One way you can work around having multiple lookups in your code is to take a reference to the value:
int &stored_val = map[key];
// return the corresponding value if we find the key in the map - ie != 0
if (stored_val) return stored_val;
// if not in map
stored_val = value;
return value;
Note that if the value doesn't exist in the map, operator[]
will default-construct and insert one. So while this will avoid multiple lookups, it might actually be slower if used with a type that is slower to default-construct + assign than to copy- or move-construct.
With int
though, which cheaply default-constructs to 0, you might be able to treat 0 as a magic number meaning empty. This looks like it might be the case in your example.

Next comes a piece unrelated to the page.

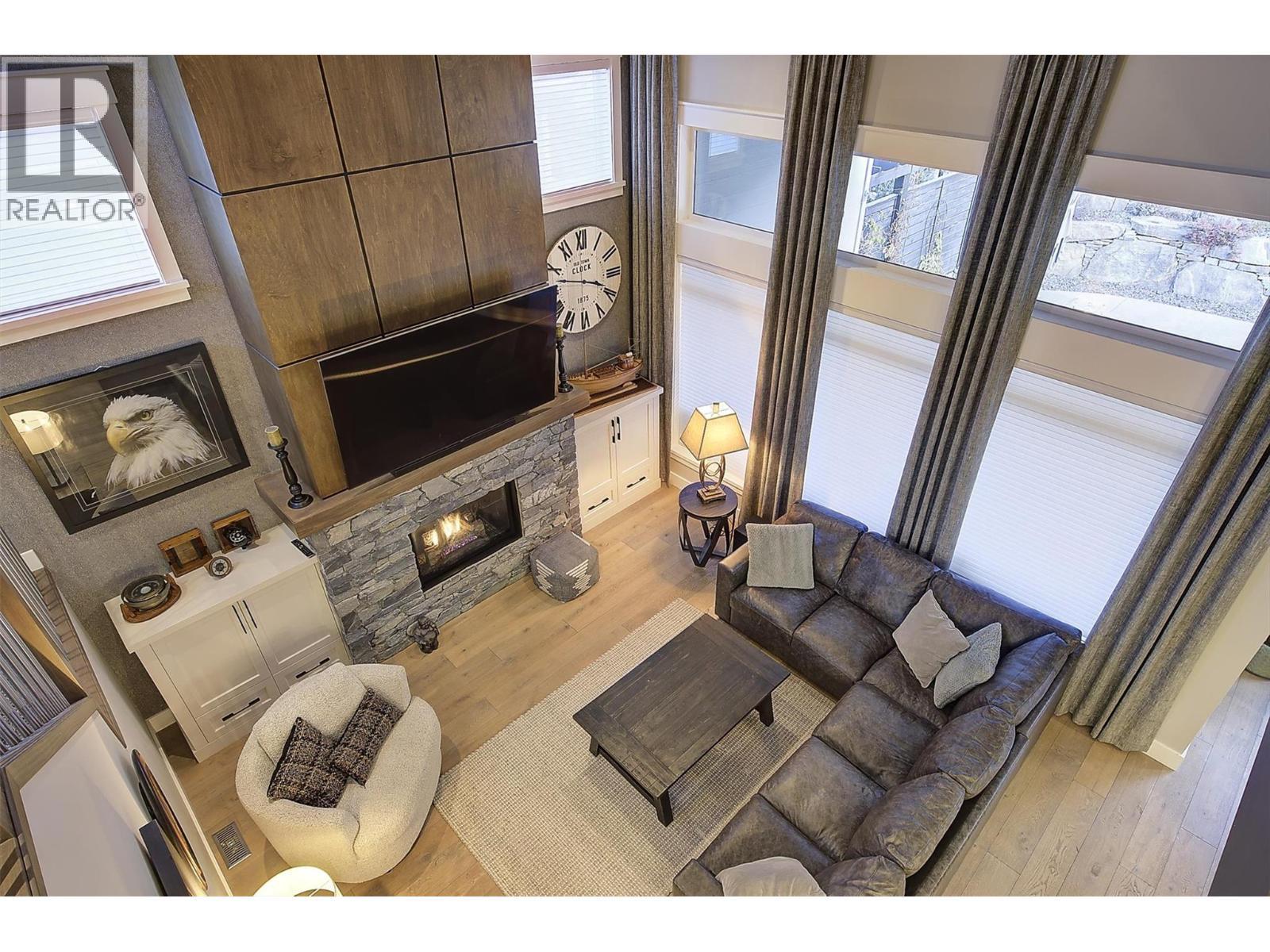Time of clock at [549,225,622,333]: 3:47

If you have no such magic number, you've got two options. What you should use depends on how expensive it is for you to compute the value.

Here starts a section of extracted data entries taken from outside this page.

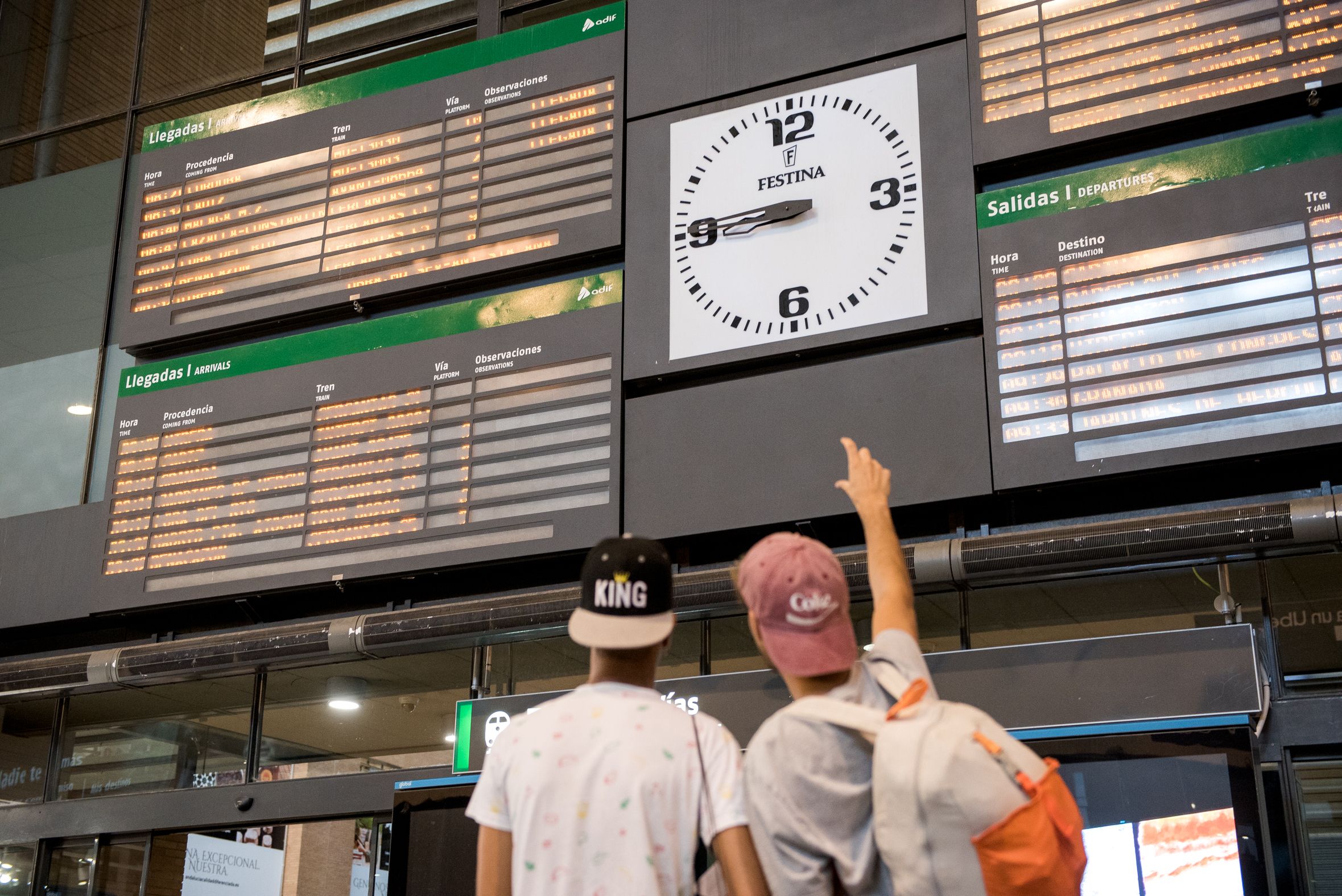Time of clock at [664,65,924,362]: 8:45
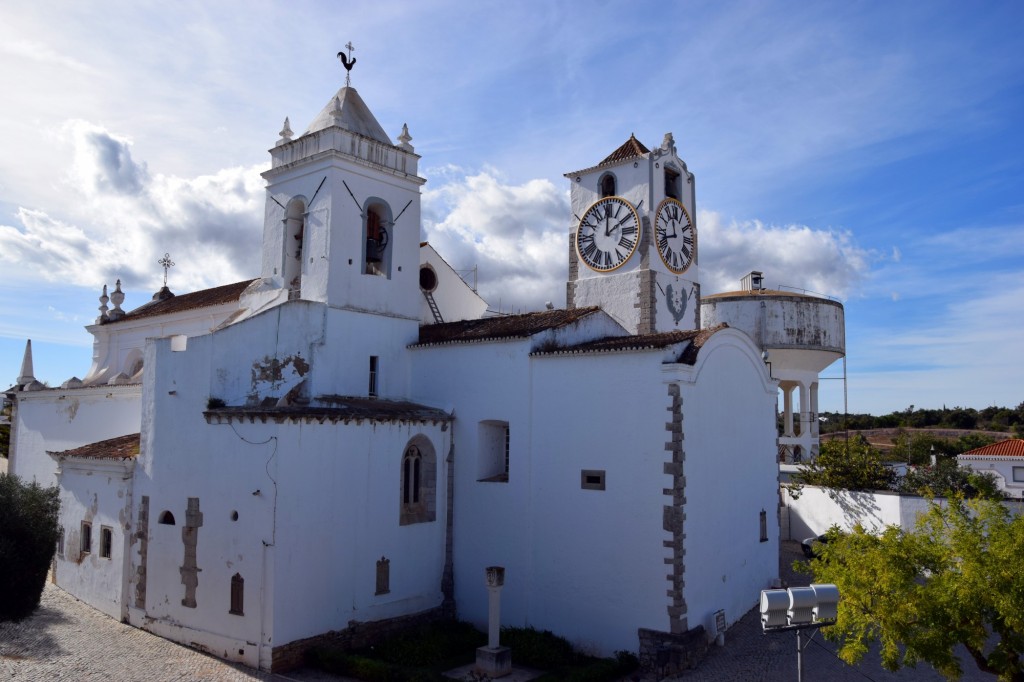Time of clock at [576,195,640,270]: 2:00
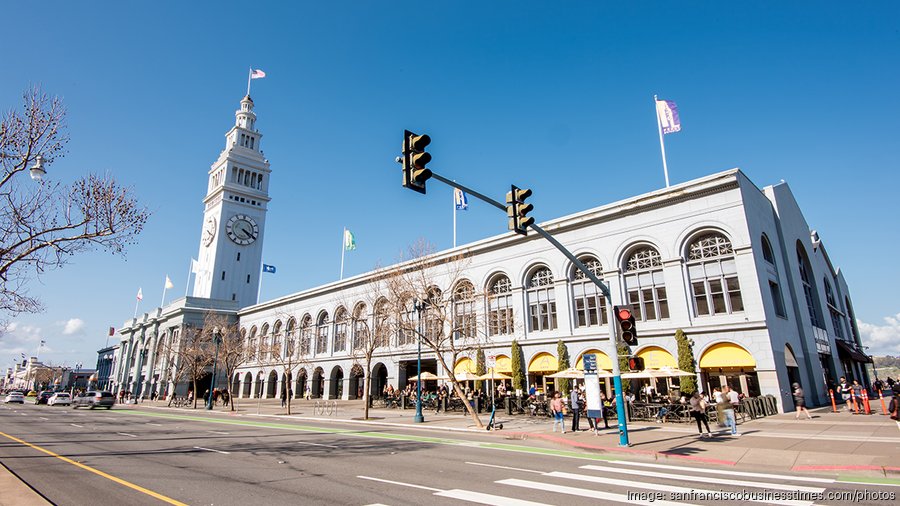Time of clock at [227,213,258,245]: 4:19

First, when hashing the key is cheap but computing the value is expensive, find()
may be the best option. This will hash twice but only compute the value when needed:
iterator iter = map.find(key);
// return the corresponding value if we find the key in the map
if(iter != map.end()) return *iter;
// if not in map
map.insert(value_type(key, value));
return value;
But if you've got the value already, you can do it very efficiently -- perhaps slighty more efficiently than using a reference + magic number as above:
pair<iterator,bool> iter = map.insert(value_type(key, value));
return *iter.first;
If the bool returned by map.insert(value_type)
is true, the item was inserted. Otherwise, it already existed and no modifications were made. The iterator returned points to the inserted or existing value in the map. For your simple example, this may be the best option.
You can both check if an element exists, and insert a new element if it does not exist, with the special insert
function that returns a pair<iterator, bool>
in which the boolean value tells you if the value has been actually inserted. For example, the code here:
unordered_map<char, int> mymap;
pair<unordered_map<char,int>::iterator,bool> ret;
// first insert function version (single parameter):;
mymap.insert ( pair<char,int>('z',200) );
ret=mymap.insert (pair<char,int>('z',500) );
if (ret.second==false)
{
cout << "element 'z' already existed";
cout << " with a value of " << ret.first->second << endl;
}
The code here inserts the pair <'z',200>
into the map if it does not exist. It returns the iterator where it is inserted if the value of the second element of the pair returned is true, or, it returns the iterator where the element actually was, if the second element of the pair is false.